*Exercises*
A. Update the PHP base conversion text: begin at the words "Binary Base Conversion" and stop after "Not bits, bytes.", with "GMP" changed to "BCMath".
B. Answer these questions about the PHP base conversion text:
(i) Which field is named as one where large decimals are sensitive to precision loss?
(ii) What example conversion is given for the two implementations?
(iii) Using GMP limits you to which base?

*Extract*
___
Skip to content

Instantly share code, notes, and snippets.

@kwhat
Last active March 3, 2020 22:26
Show Gist options
  • Star 2 You must be signed in to star a gist
  • Fork 0 You must be signed in to fork a gist
  • Save kwhat/d31b504129e69cc2aa7e655a41fc132e to your computer and use it in GitHub Desktop.
Save kwhat/d31b504129e69cc2aa7e655a41fc132e to your computer and use it in GitHub Desktop.
Binary Base Conversion in PHP

So, I have come accorss a lot of poor PHP base conversion implementations all over the internet that are unsuitable or incapable of doing large base conversion on binary data. This really isn't a problem for most people in PHP until you start dealing with very large decimals that are sensitive to percision loss, like in cryptography. The following provides two implementations for base conversion that should be safe for large bases and binary data, for example, converting a base256 (binary string) to base85 representation and back again.

Using GMP

You can use GMP to accomplish this at the cost of converting bin<->hex two unneeded times as well as being limited to base62.

<?php
// Not bits, bytes.
___
*Stored data*
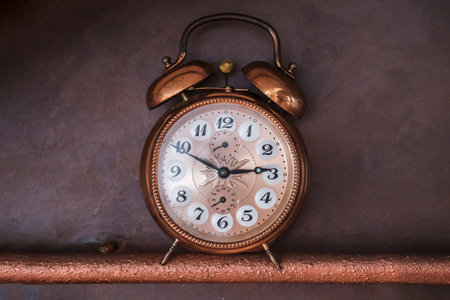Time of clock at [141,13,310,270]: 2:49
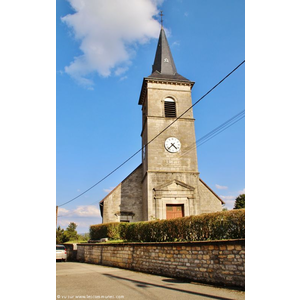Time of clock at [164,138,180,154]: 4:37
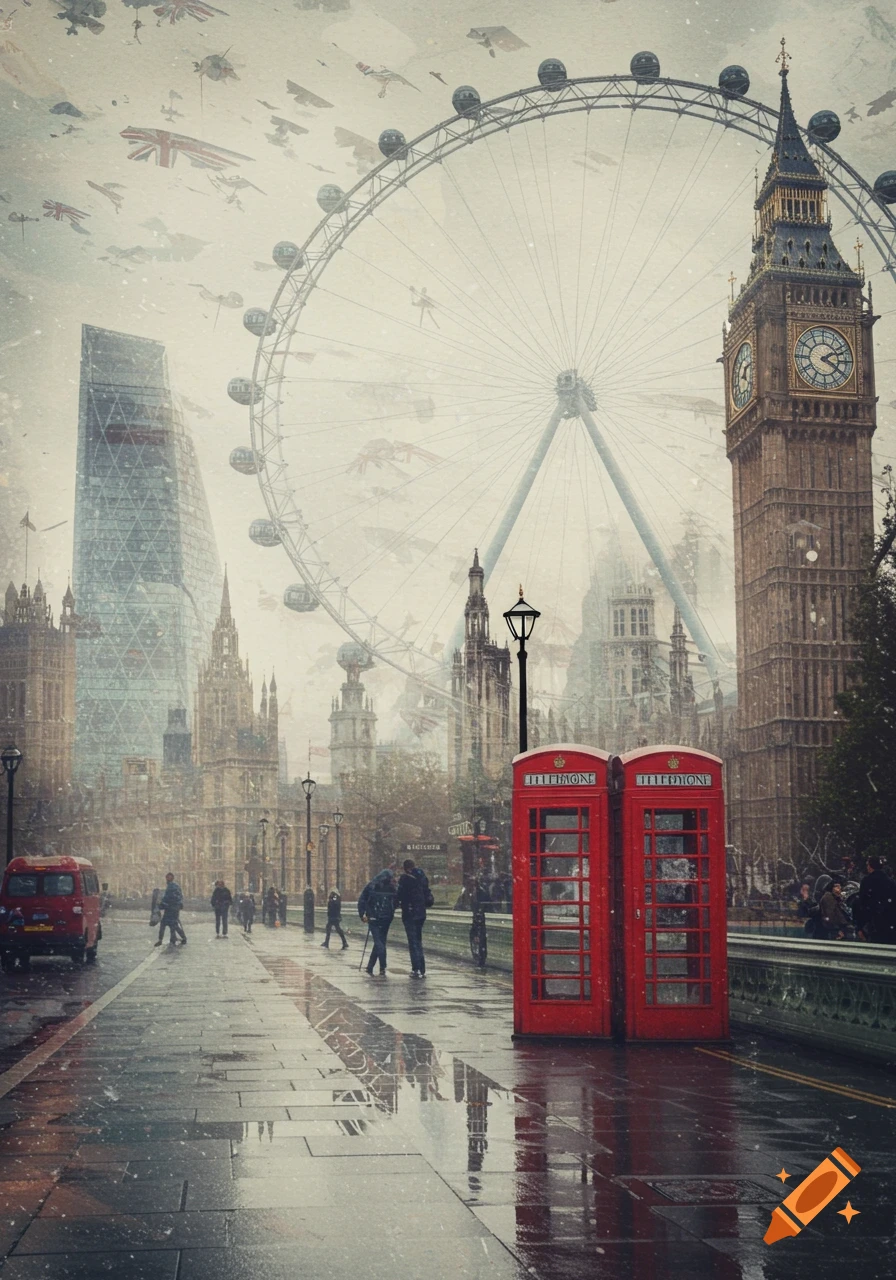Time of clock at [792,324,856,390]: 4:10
___
*Answers for this exercise*
A.
Binary Base Conversion in PHP

So, I have come accorss a lot of poor PHP base conversion implementations all over the internet that are unsuitable or incapable of doing large base conversion on binary data. This really isn't a problem for most people in PHP until you start dealing with very large decimals that are sensitive to percision loss, like in cryptography. The following provides two implementations for base conversion that should be safe for large bases and binary data, for example, converting a base256 (binary string) to base85 representation and back again.

Using BCMath

You can use BCMath to accomplish this at the cost of converting bin<->hex two unneeded times as well as being limited to base62.

<?php
// Not bits, bytes.

B.
(i) Cryptography.
(ii) Converting a base256 (binary string) to base85 representation and back again.
(iii) Base62.